Follow-up: Just found a used copy of Notes from a Child of Paradise on Amazon. I always hate to tell a poet I bought as used copy of his book -- no pennies go to the poet -- but then another set of eyes is going to have a chance at the text. I'm looking forward to reading this, right after I turn my grades in for the semester. Particularly interested in the nature of a contemporary long narrative & the political content.
It's not a problem, Joseph, I would rather the book be acquired second-hand than not read.

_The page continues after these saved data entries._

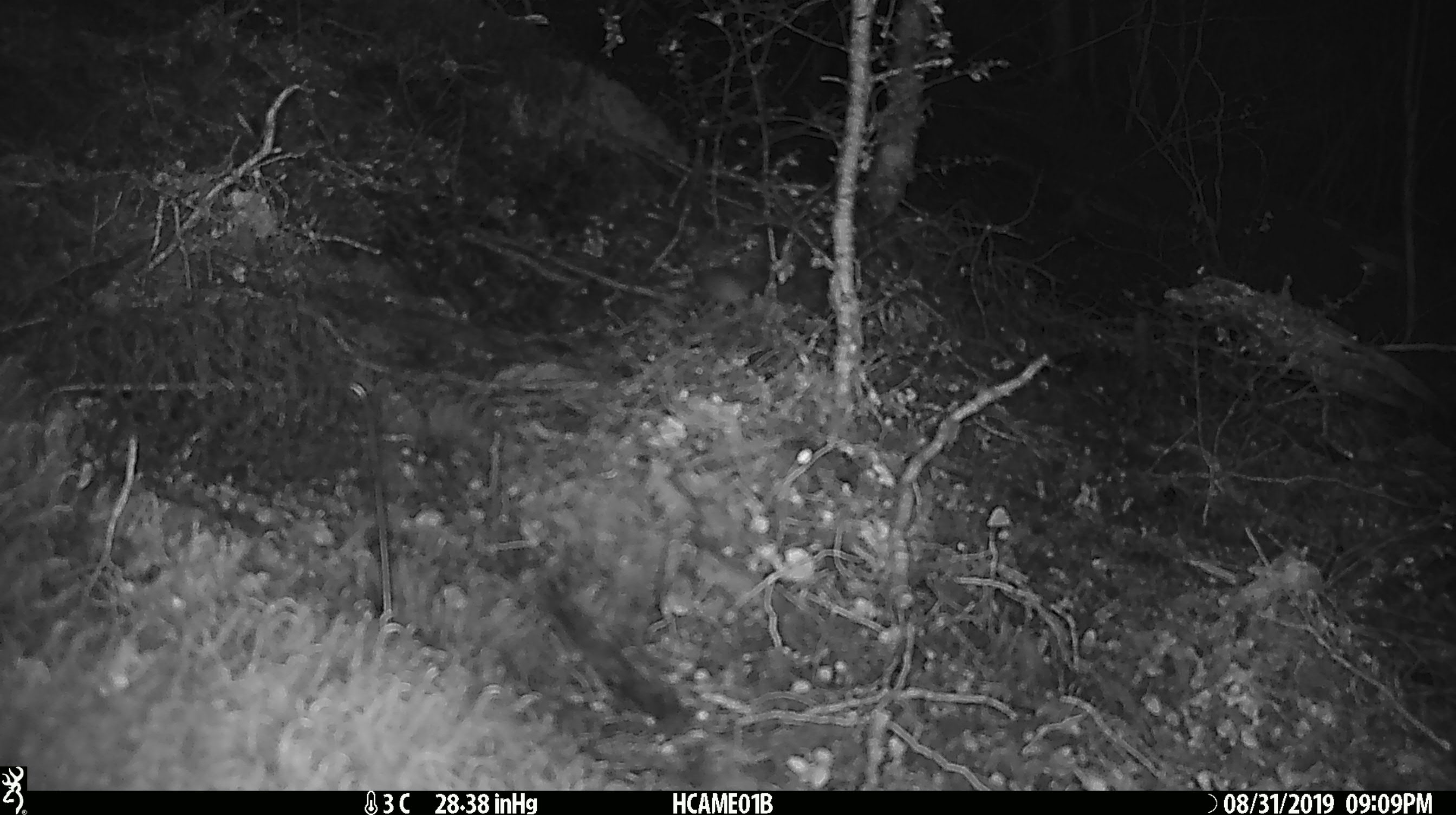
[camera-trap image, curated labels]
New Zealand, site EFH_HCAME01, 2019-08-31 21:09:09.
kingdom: Animalia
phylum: Chordata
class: Mammalia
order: Rodentia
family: Muridae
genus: Mus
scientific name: Mus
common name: mouse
Mouse (Mus).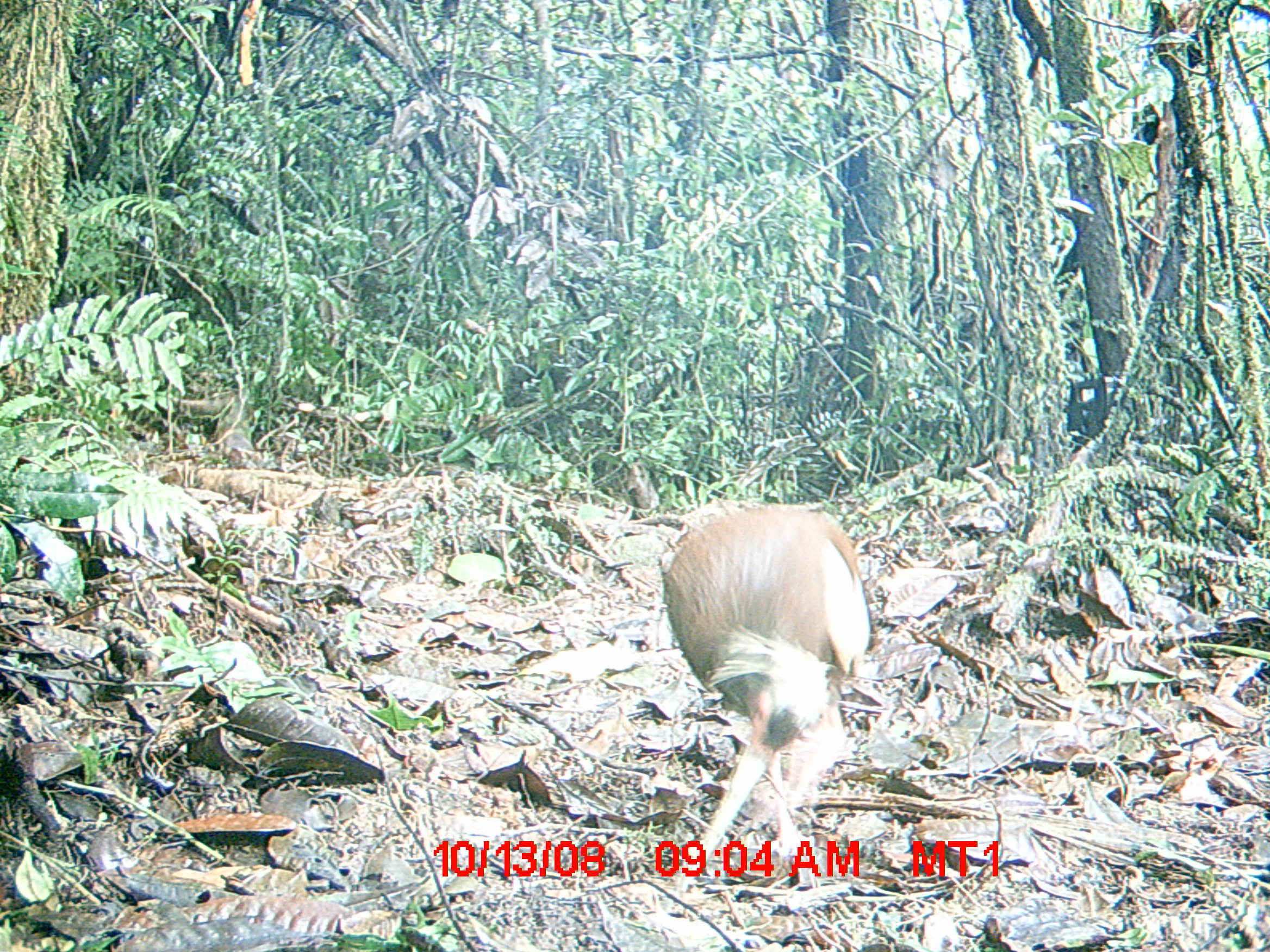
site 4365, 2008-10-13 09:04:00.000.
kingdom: Animalia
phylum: Chordata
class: Aves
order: Pelecaniformes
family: Threskiornithidae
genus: Lophotibis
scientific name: Lophotibis cristata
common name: madagascan ibis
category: lophotibis cristataa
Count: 2.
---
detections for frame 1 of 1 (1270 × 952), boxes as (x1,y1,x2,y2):
lophotibis cristataa: (657,501,870,891)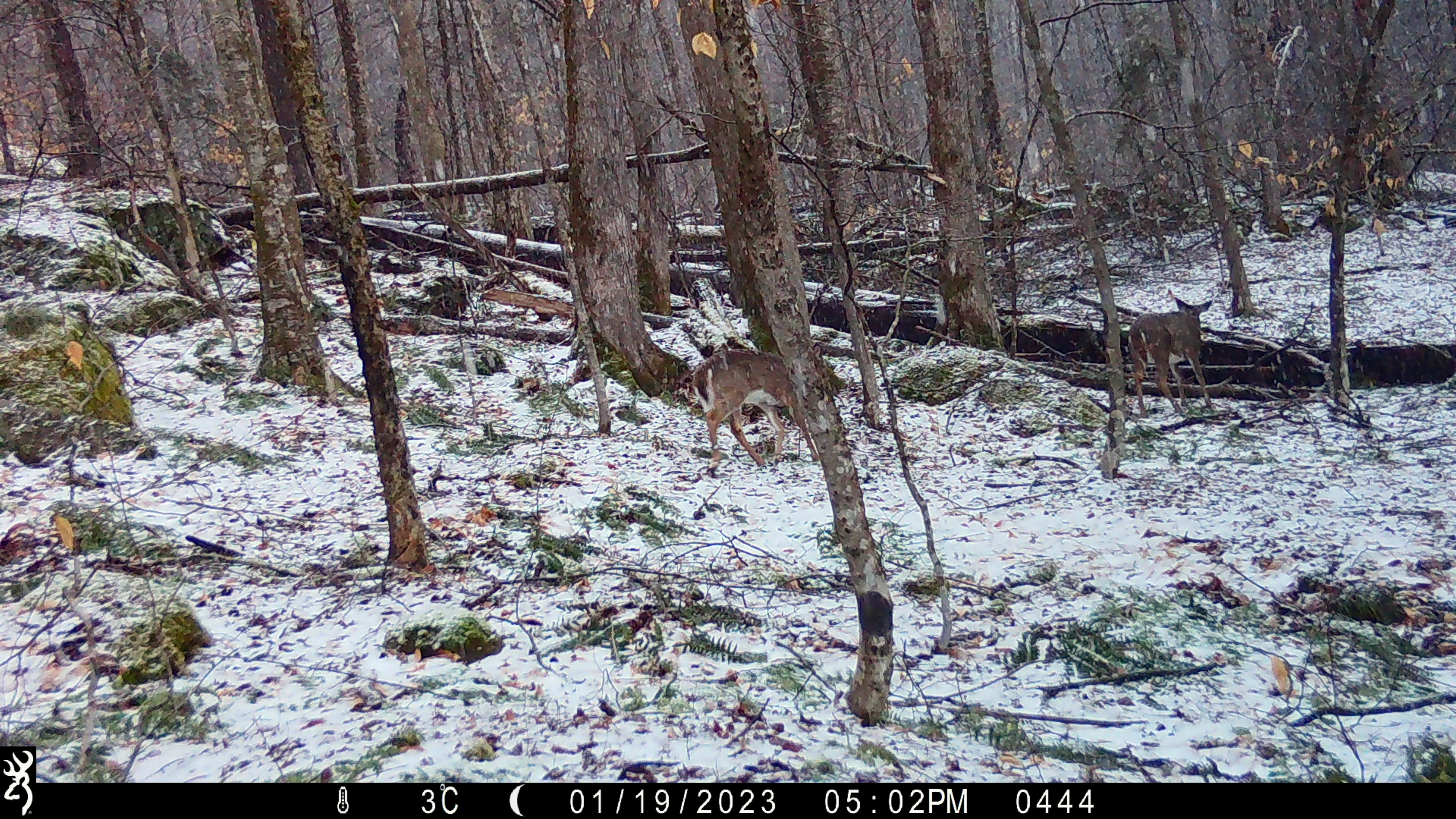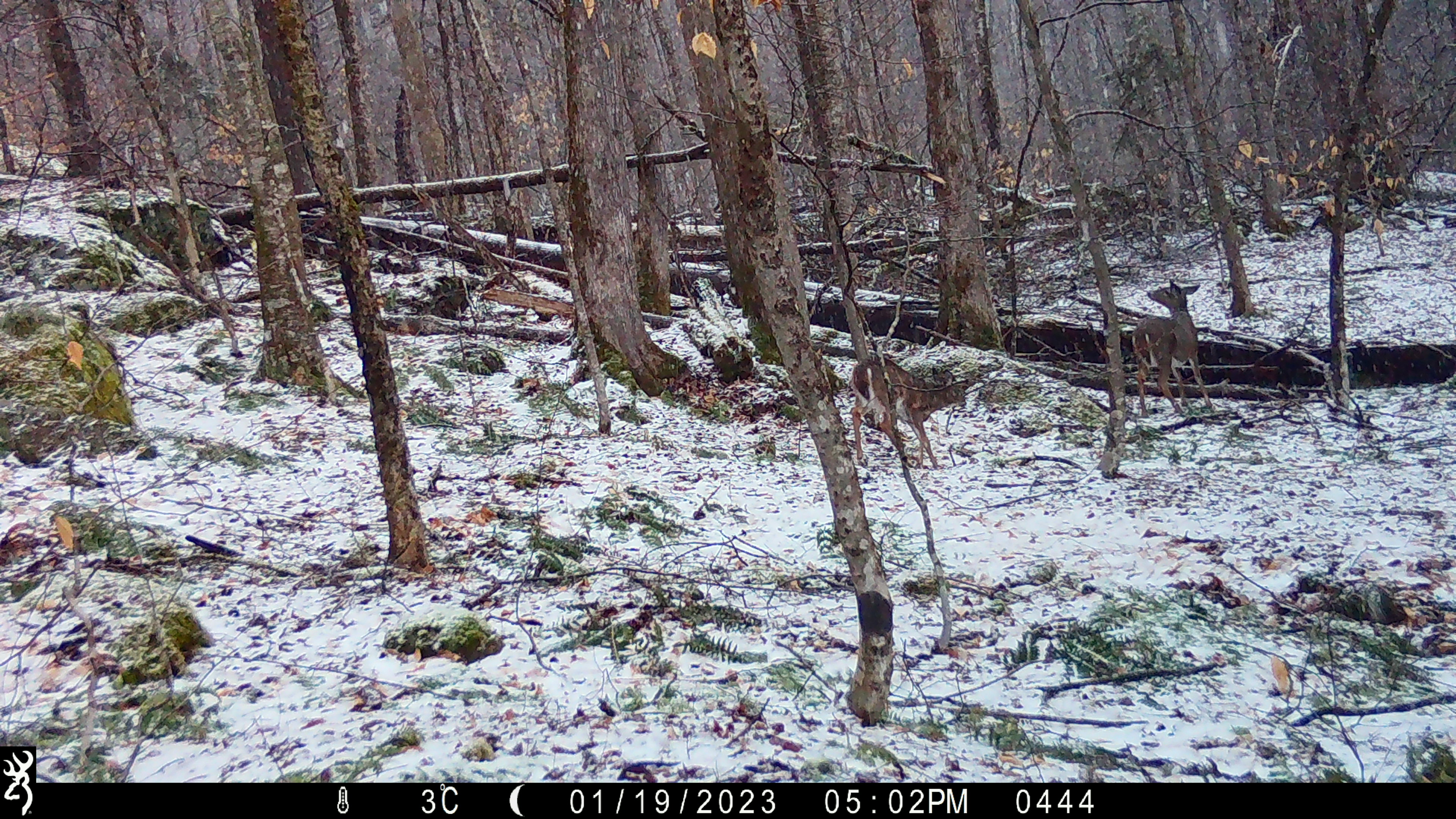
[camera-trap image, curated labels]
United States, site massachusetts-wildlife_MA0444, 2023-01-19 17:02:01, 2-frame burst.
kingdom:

As for politically inspired poetry, see Dante, Milton, Blake, Wordsworth, Whitman, Yeats, and the poets collected in Carolyn Forche's anthology =Against Forgetting: Twentieth Century Poetry of Witness=. A new example just published (in the Yale Younger Poets series)is Fady Joudah's =The Earth In the Attic=.
As you know, I had the good fortune to pick up a copy of "Notes From a Child of Paradise" in a Vermont bookshop last February, and the even better fortune of writing about the same for Marilyn Hacker's grad seminar on Poetic Sequence at City College here in NYC. (As a former owner of a secondhand bookshop, I can only shake my head in disbelief at the treasures that are permitted to go out of print.) Since you are too modest to mention it, I must add for those of your readers who have not had the pleasure of encountering this book that "Notes" is a structural and artistic tour de force that has as its foundation Dante's "Commedia," with influences and allusions ranging far and wide, from Milton, to Donne, to Beatles lyrics, to French cinema, to Proust, to Hart Crane - the list goes on. I could catalogue until I started sounding like Walt Whitman, but it would do nothing to convey the grand scope, delectable wit, and sheer beauty of the poem. Such epigrammatic couplets as:
"Lessons in love are poetry, who doubts?
The Muse turns down uneducated louts,"
have joined my personal Wit Parade, and I lingered long over the lovely, wistful
"You were nothing if not various,"
in the penultimate canto of the third book.
My essay was far too short to begin to do justice to the poem, but far too long to post as a blog comment. In any event -unsurprisingly - your comments on the poem in reply after you were kind enough to read my piece were better. For my part - yes, it is a great thing to have this poem which documents the events of this turbulent period, but what stood out for me and made the poem such a transcendent artwork was that you simultaneously portray a love story that has been the same since poets began writing love stories down, yet which is always as fresh and new to the lovers as the American wilderness was to Lewis and Clark, whose journey westward parallels that of your protagonists.
Personal note - as a Barnard student in the early eighties, I was a founding member of Friends of Morningside Park, and spent many grubby, sweaty, and extremely rewarding hours with rake, shovel, and chainsaw working to repair some of the ravages of the gymsite blasting. The park is looking pretty good these days, but of course, it will never be the same as it was when Olmsted designed it. As you point out, it is quintessentially American to have a Paradise and louse it up. Well - quintessentially human, but Americans have refined the art.
Karen, I just got my copy today & read the opening pages. The Dante kicks in right away & seems both audacious & perfectly natural. The poet in exile. I'm looking forward to seeing how the whole thing works out.